Ears perked up when Cox Communications CEO Jim Robbins was asked at Bear, Stearns & Co.'s annual media investor conference if he was planning any takeovers. "There's nothing out there that's for sale," he responded, then tellingly added, "or has been through the bankruptcy process."
That was a pointed reference to Adelphia Communications. The No. 5 cable operator is wending its way through Chapter 11 after getting snarled in a financial scandal triggered two years ago by founder John Rigas, now being tried on fraud charges.
Robbins' comment was more than an offhand remark. Cox executives have been carefully evaluating how they could acquire all or major parts of Adelphia, worth at least $17 billion, according to UBS Warburg analyst Aryeh Bourkoff. Adelphia serves about 5 million subscribers around the country.
Robbins is hungry to bulk up his MSO's portfolio, particularly with distressed properties that Cox could parlay into significant value. Cox's study is strictly internal. Although investment bankers have streamed to Atlanta seeking an assignment to chase Adelphia, no one has been hired.
Still, Robbins and his team have reached one firm conclusion: No moves until Adelphia emerges from Chapter 11. An adviser to the company says Cox has decided bankruptcy court is too contentious and wickedly complicated. It requires the courting of too many angry players—banks, senior bondholder, junk bondholders, various equity investors —with conflicting agendas.
But adding Adelphia's subscribers to Cox's 6 million would make Cox the second-largest cable operator, behind Comcast, and, if you count DBS operator DirecTV, the third-largest multichannel video distributor. Cox would make a big stab at consolidating the Los Angeles market, combining Adelphia's extensive system with its own Orange County operation. Plus, Cox would get substantial clusters in Miami; Cleveland; West Palm Beach, Fla.; and Vermont.
Cox probably wouldn't want Adelphia's cable operations in unattractive markets across 32 states, largely in rural markets. The cable giant wouldn't comment. A spokeswoman would say only that the company is open to opportunities fit is acquisition strategy.
An Adelphia deal, however, presents complications for Cox. Adelphia is so large that a stock swap would dramatically dilute Cox's existing shareholders, notably Cox family holding company Cox Enterprises.

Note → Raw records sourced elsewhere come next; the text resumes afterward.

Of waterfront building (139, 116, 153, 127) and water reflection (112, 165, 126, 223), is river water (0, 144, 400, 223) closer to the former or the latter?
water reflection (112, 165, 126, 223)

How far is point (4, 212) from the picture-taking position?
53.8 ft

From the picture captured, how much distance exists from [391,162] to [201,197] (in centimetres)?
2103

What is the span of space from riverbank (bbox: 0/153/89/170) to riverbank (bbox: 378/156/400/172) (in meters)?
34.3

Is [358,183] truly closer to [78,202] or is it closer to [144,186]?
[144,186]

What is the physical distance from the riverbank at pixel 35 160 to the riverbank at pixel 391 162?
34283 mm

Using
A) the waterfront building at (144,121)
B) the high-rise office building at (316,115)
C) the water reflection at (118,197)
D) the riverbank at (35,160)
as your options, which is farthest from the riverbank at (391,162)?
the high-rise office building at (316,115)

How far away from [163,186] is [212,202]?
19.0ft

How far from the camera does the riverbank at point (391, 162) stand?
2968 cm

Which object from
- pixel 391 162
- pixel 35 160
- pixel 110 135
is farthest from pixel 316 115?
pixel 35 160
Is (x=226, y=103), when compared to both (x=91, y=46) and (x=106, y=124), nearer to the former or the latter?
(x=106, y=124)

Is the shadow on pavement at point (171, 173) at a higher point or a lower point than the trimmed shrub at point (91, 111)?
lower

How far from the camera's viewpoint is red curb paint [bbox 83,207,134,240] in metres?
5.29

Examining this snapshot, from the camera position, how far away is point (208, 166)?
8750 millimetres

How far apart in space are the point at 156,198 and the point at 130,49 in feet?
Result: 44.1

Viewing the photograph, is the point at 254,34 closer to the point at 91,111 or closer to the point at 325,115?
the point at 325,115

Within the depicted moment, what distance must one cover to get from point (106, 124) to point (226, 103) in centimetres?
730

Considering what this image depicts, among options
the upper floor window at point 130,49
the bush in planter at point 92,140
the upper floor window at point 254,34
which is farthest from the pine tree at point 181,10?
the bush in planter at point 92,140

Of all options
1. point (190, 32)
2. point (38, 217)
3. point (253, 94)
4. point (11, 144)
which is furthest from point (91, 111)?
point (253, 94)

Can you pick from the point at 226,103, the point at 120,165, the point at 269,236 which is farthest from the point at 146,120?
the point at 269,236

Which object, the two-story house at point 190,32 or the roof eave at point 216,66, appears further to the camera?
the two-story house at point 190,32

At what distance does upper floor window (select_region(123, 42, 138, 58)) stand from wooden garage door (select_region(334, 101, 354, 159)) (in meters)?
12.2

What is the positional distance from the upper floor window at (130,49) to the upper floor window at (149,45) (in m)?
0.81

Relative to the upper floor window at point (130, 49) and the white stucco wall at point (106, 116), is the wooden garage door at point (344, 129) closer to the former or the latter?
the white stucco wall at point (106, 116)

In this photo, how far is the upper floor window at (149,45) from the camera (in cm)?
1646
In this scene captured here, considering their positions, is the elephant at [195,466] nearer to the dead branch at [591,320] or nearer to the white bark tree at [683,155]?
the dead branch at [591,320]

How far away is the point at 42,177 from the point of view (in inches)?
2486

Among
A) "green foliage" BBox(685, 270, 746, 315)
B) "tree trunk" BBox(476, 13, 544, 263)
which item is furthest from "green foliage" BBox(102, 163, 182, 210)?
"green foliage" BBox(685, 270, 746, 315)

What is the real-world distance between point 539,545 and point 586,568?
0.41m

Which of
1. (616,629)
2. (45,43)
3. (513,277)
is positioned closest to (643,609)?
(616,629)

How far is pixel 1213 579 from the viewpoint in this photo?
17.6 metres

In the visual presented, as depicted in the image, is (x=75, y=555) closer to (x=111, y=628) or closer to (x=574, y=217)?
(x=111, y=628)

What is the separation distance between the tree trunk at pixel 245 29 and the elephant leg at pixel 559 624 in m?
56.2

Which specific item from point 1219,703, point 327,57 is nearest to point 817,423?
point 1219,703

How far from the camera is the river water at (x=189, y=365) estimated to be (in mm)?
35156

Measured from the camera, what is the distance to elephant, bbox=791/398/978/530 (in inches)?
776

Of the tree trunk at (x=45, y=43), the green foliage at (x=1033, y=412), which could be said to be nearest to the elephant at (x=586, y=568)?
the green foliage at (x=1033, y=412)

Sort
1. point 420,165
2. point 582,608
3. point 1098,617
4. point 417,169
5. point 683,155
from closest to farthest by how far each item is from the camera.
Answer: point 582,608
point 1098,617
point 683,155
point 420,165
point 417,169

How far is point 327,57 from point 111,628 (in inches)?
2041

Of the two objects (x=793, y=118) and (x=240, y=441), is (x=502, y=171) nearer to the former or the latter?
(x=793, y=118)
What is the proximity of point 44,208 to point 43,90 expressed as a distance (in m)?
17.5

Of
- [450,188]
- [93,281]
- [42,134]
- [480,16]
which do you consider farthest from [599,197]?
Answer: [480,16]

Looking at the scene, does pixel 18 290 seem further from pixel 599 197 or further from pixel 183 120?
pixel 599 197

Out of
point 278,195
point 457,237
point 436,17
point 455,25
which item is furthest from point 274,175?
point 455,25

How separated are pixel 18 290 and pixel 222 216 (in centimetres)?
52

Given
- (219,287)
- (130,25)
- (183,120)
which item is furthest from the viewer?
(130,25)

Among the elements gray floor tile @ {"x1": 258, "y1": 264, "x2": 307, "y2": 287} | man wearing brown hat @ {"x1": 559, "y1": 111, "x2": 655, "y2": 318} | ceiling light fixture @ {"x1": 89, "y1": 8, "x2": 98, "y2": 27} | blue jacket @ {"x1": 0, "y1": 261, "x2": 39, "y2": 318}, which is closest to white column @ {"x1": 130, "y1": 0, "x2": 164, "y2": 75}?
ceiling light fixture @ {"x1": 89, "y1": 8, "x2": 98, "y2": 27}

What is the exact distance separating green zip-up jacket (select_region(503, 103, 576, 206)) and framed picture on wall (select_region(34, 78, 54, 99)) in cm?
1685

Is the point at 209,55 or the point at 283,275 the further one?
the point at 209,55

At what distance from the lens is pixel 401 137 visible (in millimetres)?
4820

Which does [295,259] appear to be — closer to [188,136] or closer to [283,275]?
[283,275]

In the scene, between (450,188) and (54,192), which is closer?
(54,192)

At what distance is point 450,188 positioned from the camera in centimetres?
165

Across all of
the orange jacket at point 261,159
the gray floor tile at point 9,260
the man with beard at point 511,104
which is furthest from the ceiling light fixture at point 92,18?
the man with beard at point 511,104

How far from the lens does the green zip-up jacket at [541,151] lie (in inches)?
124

And Adelphia's current managers—led by ex-AT&T and ex-Continental Cablevision executives Bill Schleyer and Ron Cooper—don't want to sell right away. They believe creditors will make out best if Adelphia reorganizes, shrinks its $21 billion debt load to $8.8 billion, and runs operations for a while. Of course, rival bids could emerge from Comcast and Time Warner Cable.

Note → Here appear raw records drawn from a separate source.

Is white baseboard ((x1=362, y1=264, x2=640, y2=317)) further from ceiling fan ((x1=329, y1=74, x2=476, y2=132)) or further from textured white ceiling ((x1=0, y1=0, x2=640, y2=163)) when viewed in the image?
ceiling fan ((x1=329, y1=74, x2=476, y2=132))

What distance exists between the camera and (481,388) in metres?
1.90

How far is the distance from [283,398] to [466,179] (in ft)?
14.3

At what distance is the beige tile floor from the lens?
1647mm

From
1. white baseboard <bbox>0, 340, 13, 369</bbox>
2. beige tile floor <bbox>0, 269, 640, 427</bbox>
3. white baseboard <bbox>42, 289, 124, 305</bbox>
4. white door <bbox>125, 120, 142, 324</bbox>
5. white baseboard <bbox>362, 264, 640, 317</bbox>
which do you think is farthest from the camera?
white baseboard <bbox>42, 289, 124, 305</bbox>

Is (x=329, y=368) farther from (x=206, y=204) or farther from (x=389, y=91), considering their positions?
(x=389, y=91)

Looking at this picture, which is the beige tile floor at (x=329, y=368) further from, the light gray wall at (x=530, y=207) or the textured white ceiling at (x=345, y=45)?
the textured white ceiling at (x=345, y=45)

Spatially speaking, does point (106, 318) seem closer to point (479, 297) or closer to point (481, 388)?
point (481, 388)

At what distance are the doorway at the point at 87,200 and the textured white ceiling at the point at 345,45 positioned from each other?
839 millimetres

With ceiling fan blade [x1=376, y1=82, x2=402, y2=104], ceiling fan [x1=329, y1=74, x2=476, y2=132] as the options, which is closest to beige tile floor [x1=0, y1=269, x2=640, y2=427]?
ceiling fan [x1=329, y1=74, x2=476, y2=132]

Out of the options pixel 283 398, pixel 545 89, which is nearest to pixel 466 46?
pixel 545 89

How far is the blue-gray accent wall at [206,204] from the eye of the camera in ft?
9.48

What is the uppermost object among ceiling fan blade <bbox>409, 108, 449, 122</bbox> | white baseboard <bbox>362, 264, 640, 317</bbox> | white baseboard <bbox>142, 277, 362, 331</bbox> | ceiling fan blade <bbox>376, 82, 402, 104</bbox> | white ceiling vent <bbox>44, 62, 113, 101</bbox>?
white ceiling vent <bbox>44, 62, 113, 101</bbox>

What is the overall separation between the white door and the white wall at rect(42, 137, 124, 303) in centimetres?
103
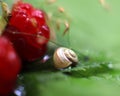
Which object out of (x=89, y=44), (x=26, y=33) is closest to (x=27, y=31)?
(x=26, y=33)

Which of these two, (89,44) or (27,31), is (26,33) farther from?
(89,44)

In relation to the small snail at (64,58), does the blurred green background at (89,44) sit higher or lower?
lower

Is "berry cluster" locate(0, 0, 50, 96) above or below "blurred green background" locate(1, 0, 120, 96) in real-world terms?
above

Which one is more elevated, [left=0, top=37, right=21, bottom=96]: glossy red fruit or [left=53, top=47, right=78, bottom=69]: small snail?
[left=0, top=37, right=21, bottom=96]: glossy red fruit

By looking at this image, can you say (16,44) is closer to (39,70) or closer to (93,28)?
(39,70)

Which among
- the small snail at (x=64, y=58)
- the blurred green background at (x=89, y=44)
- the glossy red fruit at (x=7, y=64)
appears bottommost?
the blurred green background at (x=89, y=44)

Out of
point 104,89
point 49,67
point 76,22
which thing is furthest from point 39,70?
point 76,22

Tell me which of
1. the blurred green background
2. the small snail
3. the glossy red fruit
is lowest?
the blurred green background
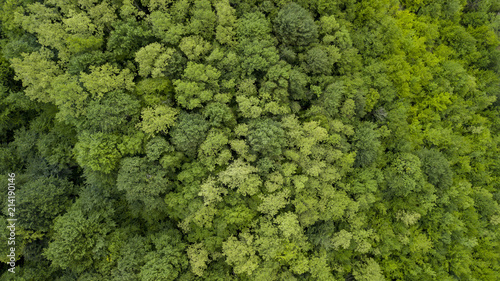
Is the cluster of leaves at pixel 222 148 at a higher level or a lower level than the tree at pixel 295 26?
lower

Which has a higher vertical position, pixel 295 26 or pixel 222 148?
pixel 295 26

Robbins takes the long view. He seeks growth and was in the hunt with Comcast for AT&T Broadband, until the price got too high. Lately, he has been preaching that size is overrated.
But expect Robbins to build his empire rather than favor the status quo. "He thinks bringing management to troubled properties is a great way to make money," says one Wall Street executive who has discussed an Adelphia deal with Robbins. "Jim definitely wants this."